It's tradition, now, for me to take a holiday at the end of January. Between the academic calendar (which, by the way, is different in Scotland from England, but some schools up here use the English system, because of course they do), and then the various festivals and what have you that really just can't be missed, the end of January/beginning of February is about when it has to be done.
So, this last week, I went to Berlin.
20. *Christy Moore, Live at the Point (album, 1994)
21. DDR Museum, Berlin
22. German Museum of Espionage, Berlin
23. *Bellowhead, Hedonism (album, 2012)
24. Joan Lindsay, Picnic at Hanging Rock (novel, 1967)
25. Haus am Checkpoint Charlie, Berlin
(This is where I wonder what counts, you know, in terms of adding things to a media log. I want to mention exhibitions - which is why the DDR (i.e. East Germany) Museum, the Espionage Museum, and the museum at Checkpoint Charlie are here - but I also wandered up the East Side Gallery, saw things like the Brandenburg Gate, the various monuments around the Tiergarten and outside the Riechstag, stuck my head inside the Academy of Art... but this is pure housekeeping. I still haven't decided whether/how to add podcasts to the list. Rest assured, much walking occurred; many interesting things were seen. Berlin is great.)
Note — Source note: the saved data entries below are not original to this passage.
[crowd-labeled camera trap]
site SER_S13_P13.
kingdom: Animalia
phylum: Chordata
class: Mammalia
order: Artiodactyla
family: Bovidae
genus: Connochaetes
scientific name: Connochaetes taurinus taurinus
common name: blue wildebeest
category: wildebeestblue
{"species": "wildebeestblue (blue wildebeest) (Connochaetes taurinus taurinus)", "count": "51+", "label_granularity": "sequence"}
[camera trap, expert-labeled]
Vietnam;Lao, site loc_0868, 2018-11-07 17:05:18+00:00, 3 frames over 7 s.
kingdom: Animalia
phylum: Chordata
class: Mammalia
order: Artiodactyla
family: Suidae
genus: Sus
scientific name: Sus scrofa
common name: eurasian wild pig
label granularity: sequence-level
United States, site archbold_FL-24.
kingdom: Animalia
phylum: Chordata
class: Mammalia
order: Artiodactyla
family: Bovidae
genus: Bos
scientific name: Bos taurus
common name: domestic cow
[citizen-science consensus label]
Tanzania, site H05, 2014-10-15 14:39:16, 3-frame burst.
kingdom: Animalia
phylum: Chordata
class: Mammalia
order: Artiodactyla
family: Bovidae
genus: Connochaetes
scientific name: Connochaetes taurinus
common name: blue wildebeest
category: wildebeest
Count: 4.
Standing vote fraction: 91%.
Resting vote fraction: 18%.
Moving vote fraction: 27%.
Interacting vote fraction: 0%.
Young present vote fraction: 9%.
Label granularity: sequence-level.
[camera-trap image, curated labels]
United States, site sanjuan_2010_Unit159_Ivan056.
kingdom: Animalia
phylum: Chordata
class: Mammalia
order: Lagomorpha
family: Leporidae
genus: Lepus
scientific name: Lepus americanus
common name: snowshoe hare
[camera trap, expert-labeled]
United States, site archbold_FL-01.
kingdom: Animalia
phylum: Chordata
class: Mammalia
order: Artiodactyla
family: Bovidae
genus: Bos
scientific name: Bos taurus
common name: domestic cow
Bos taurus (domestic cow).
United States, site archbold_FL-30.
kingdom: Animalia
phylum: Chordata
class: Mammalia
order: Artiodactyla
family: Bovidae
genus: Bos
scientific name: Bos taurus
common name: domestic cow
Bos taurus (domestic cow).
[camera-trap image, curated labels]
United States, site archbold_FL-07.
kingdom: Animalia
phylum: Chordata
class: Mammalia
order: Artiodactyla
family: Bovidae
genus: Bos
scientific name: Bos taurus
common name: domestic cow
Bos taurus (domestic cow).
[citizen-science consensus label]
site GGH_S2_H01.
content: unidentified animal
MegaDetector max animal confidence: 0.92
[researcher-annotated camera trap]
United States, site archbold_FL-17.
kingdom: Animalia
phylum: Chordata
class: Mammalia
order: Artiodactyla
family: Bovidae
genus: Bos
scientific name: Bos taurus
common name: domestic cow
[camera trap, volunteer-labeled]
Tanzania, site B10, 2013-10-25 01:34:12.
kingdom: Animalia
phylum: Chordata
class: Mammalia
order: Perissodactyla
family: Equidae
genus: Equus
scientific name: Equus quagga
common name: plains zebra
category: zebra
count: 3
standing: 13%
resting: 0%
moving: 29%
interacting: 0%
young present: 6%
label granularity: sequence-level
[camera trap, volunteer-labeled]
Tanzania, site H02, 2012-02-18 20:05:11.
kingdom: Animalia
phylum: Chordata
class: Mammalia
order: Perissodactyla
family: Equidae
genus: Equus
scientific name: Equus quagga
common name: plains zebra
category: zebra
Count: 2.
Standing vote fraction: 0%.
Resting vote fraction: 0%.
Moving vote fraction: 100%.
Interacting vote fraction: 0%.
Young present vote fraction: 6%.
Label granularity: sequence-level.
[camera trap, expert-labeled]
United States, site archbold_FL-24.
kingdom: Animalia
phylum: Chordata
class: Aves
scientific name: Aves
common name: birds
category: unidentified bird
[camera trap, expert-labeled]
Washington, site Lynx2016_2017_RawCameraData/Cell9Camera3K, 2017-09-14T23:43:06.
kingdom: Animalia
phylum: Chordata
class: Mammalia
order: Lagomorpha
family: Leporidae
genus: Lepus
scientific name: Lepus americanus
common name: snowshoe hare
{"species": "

The biggest thing I learned from the above is that museums have really come on in the last fifty years, and that the artistry of telling an interactive, historical story is underrecognised and extremely impressive. (How do I love thee, National Museum of Scotland; let me count the ways.) The standout here was the DDR museum which managed all that and a shedload of emotional resonance, in multiple languages. The Espionage museum was great right up until it devolved into James Bond stanning. Checkpoint Charlie could do with a revamp, to be sure, but it's still pretty impressive that the museum came into existence in 1962. What do you call a museum if it's of the present?
I have more thoughts about the collective storytelling of Berlin about itself, but they probably need to percolate a bit longer before they become anything useful. Right now, it seems to be a case of, "Here are the scars: we have lived through worse than this."
People have been telling me for weeks that I need to see the film of Picnic at Hanging Rock; I am sure it is great, but the best thing about Joan Lindsay's book is undoubtedly the voice it's written in. This is how I learned that "Tasmanian gothic" is a thing; if anyone has any more recommendations, sling them my way, because it's a tangent I'm very willing to follow.
Amongst all the new things, I retreated into my musical comfort zone. Christy Moore telling stories. Live at the Point is one of my all-time favourite albums. Seek it out.